▸ Document
%%

I can't find which thread to pull on.

I'm hoping I can just start obsessively cleaning my house and it'll figure itself out.

(Anonymous) 2007-06-24 10:40 pm (UTC)(link)
It'd be good if I could get through the next four weeks without yelling at our newly returned executive* director for being a bitchy, pretentious diva with delusions of self-righteousness.


*I typed "executed" first time. My Freudian slip is showing.

(Anonymous) 2007-06-25 05:55 am (UTC)(link)
I wish more people would say, "I know I'm being irrational, so..." instead of "I know I'm being irrational, but..."

Or, fuck, I just wish more people would notice when they're being irrational.

(Anonymous) 2007-06-25 07:20 am (UTC)(link)
I constantly tell myself that my problems are pretty much inconsequential because there are so many people, some of whom I know, who are so much worse off in those areas than I am. It's probably not healthy, but it gets me through.

(Anonymous) 2007-06-25 06:33 pm (UTC)(link)
The person I love best is going slowly insane from a degenerative mental illness.

%%

▸ Task to complete
Please repeat the comment thread word for word, starting at "(Anonymous) 2007-06-24 10:40" and ending at "they're being irrational.".

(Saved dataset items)
%%

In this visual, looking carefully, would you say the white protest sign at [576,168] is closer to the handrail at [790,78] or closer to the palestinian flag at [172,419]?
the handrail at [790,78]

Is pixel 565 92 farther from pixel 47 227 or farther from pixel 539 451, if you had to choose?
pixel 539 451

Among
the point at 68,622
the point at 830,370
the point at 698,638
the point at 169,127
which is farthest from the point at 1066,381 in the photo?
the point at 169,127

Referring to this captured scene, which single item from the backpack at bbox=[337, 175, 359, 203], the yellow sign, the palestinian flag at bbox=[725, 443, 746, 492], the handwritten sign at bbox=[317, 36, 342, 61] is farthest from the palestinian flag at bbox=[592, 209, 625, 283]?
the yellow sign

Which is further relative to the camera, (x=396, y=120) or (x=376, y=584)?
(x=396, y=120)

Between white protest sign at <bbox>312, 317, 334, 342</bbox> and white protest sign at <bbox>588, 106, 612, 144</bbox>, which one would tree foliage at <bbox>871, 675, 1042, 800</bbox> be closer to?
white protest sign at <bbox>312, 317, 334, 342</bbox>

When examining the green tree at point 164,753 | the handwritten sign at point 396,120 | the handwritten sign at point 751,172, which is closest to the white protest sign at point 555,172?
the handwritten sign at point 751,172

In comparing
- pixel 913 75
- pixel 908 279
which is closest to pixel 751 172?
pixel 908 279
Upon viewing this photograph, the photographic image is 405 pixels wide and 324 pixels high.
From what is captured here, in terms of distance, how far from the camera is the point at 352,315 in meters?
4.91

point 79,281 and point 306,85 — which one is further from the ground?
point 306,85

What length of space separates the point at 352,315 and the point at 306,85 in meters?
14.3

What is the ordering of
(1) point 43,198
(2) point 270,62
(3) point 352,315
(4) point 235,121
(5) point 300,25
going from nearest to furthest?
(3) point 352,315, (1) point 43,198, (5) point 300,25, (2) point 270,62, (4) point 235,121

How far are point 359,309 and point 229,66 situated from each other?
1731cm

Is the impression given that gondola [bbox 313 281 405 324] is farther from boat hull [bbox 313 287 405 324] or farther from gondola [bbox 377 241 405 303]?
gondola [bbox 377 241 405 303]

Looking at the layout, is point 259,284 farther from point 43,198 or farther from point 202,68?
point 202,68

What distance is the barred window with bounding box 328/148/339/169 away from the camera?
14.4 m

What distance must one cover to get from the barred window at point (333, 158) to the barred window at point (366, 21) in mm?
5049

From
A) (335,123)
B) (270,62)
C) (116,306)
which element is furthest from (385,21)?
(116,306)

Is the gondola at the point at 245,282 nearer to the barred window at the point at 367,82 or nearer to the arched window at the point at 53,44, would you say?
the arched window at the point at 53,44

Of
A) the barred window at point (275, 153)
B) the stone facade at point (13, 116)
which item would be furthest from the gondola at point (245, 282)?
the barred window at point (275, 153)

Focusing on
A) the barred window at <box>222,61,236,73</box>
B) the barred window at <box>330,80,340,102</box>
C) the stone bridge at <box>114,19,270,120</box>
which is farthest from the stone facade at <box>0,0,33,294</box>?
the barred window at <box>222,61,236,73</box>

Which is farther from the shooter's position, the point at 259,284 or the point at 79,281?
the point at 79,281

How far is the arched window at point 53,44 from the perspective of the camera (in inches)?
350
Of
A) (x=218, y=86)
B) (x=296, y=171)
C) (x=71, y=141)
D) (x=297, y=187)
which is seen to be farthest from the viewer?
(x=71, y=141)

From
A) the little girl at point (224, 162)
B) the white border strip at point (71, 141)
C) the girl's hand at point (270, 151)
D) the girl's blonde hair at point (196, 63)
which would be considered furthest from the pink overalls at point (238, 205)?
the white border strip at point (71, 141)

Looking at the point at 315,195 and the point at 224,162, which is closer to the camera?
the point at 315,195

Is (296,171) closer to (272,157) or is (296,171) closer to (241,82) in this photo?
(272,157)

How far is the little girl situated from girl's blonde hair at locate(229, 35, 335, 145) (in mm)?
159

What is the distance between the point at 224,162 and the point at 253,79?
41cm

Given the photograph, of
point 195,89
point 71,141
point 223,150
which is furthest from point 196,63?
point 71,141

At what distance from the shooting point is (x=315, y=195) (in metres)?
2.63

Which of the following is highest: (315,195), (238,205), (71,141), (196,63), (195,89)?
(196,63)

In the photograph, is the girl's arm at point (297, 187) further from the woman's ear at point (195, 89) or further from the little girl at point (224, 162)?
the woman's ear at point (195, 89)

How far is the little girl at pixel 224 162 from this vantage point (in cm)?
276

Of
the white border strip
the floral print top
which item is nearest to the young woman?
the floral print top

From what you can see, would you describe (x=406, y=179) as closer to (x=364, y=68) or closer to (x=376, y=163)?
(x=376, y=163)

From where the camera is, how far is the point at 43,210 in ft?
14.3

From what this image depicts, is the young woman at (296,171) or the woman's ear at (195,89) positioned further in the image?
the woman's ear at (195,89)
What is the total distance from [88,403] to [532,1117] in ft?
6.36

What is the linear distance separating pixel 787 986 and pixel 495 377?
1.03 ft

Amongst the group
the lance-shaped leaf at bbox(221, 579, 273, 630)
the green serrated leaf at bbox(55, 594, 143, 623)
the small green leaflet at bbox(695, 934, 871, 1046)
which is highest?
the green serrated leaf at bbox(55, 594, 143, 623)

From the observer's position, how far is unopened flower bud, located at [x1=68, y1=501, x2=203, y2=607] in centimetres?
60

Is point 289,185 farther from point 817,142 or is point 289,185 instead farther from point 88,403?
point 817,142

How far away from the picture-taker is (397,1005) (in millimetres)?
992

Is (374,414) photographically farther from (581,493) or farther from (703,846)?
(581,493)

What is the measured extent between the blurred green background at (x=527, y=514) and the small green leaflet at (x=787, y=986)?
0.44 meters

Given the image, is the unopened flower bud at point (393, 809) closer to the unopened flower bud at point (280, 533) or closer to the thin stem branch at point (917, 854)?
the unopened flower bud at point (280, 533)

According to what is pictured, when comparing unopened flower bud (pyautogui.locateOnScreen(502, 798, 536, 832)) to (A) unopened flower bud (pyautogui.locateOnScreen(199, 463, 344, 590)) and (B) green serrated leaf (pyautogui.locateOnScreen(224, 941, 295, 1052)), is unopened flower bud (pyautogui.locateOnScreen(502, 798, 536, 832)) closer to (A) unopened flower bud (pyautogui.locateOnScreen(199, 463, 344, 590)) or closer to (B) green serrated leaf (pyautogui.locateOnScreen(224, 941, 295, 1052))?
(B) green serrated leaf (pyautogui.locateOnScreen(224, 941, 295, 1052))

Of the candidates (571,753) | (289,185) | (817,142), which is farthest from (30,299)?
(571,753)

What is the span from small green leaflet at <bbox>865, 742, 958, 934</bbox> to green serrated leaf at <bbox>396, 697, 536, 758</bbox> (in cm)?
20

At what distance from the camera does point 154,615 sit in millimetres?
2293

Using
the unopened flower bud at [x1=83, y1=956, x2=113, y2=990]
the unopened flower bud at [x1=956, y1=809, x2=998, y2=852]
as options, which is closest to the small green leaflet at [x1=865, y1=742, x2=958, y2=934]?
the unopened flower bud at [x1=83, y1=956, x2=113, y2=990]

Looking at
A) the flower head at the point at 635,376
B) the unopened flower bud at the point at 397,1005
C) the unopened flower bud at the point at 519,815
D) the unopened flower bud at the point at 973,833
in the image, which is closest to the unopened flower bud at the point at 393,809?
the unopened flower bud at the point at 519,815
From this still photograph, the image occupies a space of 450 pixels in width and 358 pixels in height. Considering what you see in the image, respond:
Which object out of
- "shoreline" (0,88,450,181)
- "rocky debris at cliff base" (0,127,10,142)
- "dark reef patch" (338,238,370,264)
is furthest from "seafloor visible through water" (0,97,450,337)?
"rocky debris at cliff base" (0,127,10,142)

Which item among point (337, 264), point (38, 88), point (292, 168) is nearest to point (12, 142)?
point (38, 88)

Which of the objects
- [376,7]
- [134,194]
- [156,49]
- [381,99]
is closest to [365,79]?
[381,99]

%%

▸ Solution to the exercise
(Anonymous) 2007-06-24 10:40 pm (UTC)(link)
It'd be good if I could get through the next four weeks without yelling at our newly returned executive* director for being a bitchy, pretentious diva with delusions of self-righteousness.


*I typed "executed" first time. My Freudian slip is showing.

(Anonymous) 2007-06-25 05:55 am (UTC)(link)
I wish more people would say, "I know I'm being irrational, so..." instead of "I know I'm being irrational, but..."

Or, fuck, I just wish more people would notice when they're being irrational.